Comparison of lung inflammatory responses after airway challenge of epicutaneously sensitized WT or IL-4^–/– mice. C57BL/6 WT or IL-4^–/– mice were initially exposed to e.c. OVA (100 μg) on day 0, challenged with i.n. OVA (25 μg) on days 14, 15, 18, and 19, and sacrificed on day 21. (a) In some experiments, lungs were harvested, processed for routine histologic analysis (H&E staining), and scored for inflammation (see Methods). Data are from 3 experiments and are reported as the mean ± SEM of 11 (WT) or 13 (IL-4^–/–) mice per group. (b and c) In other experiments, lungs were harvested from 5–10 mice per group and pooled. Inflammatory cells were isolated by enzymatic digestion. Cells were then either analyzed by flow cytometry or restimulated in vitro by culture with OVA (100 μg/mL) for 48 hours, and cytokine levels were measured in supernatants by ELISA. Data are reported as the number of cells isolated per mouse from a representative experiment (b), or as the mean ± SEM cytokine concentration in culture supernatants from 2 experiments (c).

Figure 7

Cellular composition of BAL fluid after airway challenge of epicutaneously sensitized Stat6^–/– mice. C57BL/6 WT or Stat6^–/– mice were initially exposed to e.c. OVA (100 μg) on day 0, and then challenged with i.n.
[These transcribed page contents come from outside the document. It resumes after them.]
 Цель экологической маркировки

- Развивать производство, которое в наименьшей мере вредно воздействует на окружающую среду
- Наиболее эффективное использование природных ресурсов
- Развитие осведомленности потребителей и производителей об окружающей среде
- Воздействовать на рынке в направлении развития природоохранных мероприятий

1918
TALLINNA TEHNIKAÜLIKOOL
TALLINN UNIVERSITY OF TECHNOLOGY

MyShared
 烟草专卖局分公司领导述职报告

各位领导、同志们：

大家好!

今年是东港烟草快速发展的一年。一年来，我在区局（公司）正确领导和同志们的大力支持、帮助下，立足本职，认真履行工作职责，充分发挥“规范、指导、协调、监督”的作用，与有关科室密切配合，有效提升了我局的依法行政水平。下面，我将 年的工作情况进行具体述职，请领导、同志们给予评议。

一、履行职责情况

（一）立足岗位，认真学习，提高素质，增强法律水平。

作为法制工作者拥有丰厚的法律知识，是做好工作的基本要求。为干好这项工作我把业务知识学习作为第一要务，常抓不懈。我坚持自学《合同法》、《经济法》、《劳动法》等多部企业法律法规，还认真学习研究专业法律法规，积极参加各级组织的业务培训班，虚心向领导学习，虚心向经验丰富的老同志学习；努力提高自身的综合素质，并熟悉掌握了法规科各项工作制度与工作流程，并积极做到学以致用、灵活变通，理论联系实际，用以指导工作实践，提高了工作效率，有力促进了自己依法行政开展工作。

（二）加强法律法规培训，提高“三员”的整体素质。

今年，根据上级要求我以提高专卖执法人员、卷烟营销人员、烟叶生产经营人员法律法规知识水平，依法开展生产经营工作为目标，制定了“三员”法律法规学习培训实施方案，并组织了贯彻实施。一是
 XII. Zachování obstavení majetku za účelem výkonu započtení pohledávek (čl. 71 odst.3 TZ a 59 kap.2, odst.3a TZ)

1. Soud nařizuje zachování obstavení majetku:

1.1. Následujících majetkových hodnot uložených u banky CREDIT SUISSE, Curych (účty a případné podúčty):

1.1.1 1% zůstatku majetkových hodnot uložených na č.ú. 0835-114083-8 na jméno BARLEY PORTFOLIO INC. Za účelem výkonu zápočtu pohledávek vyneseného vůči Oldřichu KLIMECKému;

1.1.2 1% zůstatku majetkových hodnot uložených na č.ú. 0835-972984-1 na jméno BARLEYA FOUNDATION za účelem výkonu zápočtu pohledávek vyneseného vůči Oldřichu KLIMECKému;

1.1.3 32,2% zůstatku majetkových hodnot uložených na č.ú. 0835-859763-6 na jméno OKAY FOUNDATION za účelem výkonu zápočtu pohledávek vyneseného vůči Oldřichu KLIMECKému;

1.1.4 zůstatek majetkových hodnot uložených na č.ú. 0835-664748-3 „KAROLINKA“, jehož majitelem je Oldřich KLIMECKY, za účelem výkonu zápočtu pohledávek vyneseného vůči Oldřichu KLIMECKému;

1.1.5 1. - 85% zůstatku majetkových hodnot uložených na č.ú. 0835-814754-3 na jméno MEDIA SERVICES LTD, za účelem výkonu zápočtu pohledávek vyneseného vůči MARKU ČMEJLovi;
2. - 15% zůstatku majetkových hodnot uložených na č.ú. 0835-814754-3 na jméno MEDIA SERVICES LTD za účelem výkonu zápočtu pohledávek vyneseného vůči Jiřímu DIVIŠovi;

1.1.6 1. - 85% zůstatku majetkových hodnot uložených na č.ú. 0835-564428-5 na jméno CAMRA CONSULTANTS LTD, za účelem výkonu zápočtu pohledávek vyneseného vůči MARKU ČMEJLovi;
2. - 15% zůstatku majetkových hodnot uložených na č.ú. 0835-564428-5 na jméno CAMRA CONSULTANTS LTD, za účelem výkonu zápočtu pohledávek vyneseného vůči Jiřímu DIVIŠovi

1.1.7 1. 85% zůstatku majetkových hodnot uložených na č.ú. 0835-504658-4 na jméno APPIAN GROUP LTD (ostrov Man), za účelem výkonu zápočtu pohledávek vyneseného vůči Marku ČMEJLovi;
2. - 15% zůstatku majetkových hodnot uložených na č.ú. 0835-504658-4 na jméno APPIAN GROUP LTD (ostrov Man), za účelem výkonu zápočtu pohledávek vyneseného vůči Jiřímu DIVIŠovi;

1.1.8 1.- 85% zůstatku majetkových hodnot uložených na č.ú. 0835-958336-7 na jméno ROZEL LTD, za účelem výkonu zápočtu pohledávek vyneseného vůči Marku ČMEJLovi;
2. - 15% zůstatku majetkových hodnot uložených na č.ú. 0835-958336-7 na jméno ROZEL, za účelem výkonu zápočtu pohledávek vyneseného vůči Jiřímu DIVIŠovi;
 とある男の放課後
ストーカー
OVA (25 μg) on days 14, 15, 18, and 19. On day 21, mice were sacrificed, BAL was performed, and total cell yield and differential counts in cytospin preparations from individual mice were determined. Data were pooled from 2 experiments and are reported as mean ± SEM of both the total number of cells recovered by BAL and the number of each cell type. Statistical significance between WT (n = 9) and Stat6^–/– (n = 7) groups was determined by unpaired Student’s t test.

Figure 8

Cellular composition of BAL fluid after airway challenge of epicutaneously sensitized IL-4^–/– mice depleted of IL-13 in vivo. IL-4^–/– mice were initially exposed epicutaneously to either OVA (100 μg) in PBS or PBS alone on day 0, and then challenged with i.n. OVA (25 μg) on days 14, 15, 18, and 19. OVA-exposed mice also received intraperitoneal injections of either an IL-13 antagonist (IL-13Rα-Fc) or the Fc control (ctrl-Fc) every other day, from day –1 to day 19. On day 21, mice were sacrificed, BAL was performed, and total cell yield and differential counts in cytospin preparations from individual mice were determined. Data are reported as mean ± SEM (3 mice per group) of both the total number of cells recovered by BAL and the number of each cell type. Statistical significance between groups was determined by unpaired Student’s t test. *P < 0.05 for PBS-exposed vs. OVA-exposed groups; P = 0.009 for eosinophils IL-13Rα-Fc vs. ctrl-Fc–treated groups.